The bank said the Prudential Regulation Authority had "welcomed the actions being taken", but added there is no certainty of any final moves yet.
It has also been speaking to firms about raising funds in case the sale does not go through.
Various names have been linked with the bank, including Virgin Money, Clydesdale and Yorkshire Banking Group (CYBG) and private equity firms. Other banks have already stated they have little interest in being Co-op Bank's new owner, including Secure Trust Bank and TSB owner Sabadell.
It comes after the bank's parent group the Co-operative Group posted its first annual loss since 2013, falling into the red by as it wrote off the value of its stake in the Co-op Bank.
Some analysts have said the bank could be ripe to be split up.
John Cronin at Goodbody, said: "My view is that Co-op Bank is much more likely to be split up rather than sold to a single bidder.

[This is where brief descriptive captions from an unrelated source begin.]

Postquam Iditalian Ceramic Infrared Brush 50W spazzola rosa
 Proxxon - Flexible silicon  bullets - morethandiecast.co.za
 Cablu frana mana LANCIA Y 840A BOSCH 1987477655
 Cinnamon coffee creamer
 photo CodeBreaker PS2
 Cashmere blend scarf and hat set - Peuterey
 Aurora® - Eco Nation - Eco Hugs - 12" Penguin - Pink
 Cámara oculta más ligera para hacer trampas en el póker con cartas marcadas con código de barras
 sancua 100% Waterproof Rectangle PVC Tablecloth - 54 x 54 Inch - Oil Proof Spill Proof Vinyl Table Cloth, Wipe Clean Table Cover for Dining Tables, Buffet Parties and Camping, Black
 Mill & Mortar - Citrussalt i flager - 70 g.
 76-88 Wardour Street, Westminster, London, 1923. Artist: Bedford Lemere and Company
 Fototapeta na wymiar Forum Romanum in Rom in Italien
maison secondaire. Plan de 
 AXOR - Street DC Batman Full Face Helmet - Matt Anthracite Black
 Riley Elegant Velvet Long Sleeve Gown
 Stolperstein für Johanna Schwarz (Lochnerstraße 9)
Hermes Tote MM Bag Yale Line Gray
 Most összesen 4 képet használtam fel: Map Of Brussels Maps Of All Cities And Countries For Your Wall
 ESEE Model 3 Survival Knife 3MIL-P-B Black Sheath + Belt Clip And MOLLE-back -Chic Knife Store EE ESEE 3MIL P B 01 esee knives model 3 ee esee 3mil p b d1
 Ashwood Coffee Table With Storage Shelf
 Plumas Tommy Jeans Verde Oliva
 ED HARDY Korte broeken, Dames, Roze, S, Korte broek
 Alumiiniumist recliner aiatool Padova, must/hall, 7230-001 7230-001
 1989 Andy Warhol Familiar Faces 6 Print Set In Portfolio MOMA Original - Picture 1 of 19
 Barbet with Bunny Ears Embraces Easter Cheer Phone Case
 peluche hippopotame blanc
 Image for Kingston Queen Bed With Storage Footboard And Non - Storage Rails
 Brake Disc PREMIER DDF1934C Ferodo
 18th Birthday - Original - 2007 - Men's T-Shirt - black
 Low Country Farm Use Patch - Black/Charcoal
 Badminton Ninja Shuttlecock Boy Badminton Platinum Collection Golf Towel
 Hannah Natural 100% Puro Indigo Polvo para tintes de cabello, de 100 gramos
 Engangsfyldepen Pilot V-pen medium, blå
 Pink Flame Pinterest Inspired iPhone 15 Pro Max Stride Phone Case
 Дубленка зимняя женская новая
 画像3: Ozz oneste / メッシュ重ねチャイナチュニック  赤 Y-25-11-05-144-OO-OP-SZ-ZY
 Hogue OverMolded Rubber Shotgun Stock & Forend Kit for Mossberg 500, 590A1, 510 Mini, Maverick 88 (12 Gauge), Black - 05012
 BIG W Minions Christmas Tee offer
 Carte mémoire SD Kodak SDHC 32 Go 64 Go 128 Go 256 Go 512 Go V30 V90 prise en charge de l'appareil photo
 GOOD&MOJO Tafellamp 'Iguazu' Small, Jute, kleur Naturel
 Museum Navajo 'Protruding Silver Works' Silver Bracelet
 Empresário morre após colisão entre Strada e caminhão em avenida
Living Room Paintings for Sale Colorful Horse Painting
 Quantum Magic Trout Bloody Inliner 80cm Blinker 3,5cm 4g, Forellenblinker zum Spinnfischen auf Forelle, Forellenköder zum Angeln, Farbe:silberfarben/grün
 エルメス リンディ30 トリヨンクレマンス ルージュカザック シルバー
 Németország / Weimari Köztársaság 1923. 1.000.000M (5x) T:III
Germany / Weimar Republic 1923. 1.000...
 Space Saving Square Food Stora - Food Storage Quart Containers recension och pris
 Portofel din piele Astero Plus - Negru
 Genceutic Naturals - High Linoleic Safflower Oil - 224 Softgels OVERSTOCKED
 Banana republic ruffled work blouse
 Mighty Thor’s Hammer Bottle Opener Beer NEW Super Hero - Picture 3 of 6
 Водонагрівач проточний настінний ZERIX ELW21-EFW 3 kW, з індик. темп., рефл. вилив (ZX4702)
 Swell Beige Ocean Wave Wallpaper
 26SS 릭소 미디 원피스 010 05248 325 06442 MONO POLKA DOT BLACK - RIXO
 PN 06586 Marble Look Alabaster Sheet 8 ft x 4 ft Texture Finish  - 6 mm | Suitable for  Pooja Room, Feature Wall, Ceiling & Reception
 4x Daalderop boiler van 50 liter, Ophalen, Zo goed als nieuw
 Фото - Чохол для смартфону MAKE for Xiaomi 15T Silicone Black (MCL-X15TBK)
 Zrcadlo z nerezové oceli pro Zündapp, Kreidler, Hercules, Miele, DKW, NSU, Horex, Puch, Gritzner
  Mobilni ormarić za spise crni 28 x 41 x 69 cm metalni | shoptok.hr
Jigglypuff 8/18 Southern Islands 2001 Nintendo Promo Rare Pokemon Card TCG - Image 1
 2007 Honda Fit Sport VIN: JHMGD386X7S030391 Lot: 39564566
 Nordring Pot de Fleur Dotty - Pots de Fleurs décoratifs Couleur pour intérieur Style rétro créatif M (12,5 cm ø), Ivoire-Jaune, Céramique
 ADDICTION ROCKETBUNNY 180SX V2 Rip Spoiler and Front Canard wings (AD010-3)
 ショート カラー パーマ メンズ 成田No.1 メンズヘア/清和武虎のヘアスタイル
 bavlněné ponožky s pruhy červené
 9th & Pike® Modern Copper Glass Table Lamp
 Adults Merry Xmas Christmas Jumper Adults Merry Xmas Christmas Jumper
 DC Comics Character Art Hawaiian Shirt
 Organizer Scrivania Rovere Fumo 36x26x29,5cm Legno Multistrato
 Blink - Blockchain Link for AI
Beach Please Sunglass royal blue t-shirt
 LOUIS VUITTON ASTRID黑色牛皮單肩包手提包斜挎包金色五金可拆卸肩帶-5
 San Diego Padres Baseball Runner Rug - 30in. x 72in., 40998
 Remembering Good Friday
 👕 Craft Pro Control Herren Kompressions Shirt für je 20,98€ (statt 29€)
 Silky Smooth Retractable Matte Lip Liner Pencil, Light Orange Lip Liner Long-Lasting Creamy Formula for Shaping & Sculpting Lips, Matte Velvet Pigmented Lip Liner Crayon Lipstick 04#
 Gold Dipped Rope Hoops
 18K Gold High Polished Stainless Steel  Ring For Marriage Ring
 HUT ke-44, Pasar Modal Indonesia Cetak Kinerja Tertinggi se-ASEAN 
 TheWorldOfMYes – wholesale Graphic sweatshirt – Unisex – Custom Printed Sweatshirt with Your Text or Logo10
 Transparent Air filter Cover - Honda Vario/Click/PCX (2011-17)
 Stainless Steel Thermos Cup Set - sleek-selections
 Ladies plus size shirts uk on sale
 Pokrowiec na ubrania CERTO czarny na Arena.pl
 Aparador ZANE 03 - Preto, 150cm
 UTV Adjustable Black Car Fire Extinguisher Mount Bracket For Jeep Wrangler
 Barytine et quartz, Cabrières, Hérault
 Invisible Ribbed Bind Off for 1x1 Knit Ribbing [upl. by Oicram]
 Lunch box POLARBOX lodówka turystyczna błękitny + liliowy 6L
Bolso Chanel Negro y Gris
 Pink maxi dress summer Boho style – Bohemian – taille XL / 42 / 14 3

"I think Clydesdale Yorkshire Bank and Virgin Money will be the most interested trade buyers by far, given their thirst for funding and liquidity, and growth. Parts of the Co-op Bank would be highly attractive to them – in terms of the small business deposits and the retail deposits from both a funding, and, importantly, a liquidity ratio perspective – and certain unencumbered performing loan assets to get balance sheet growth."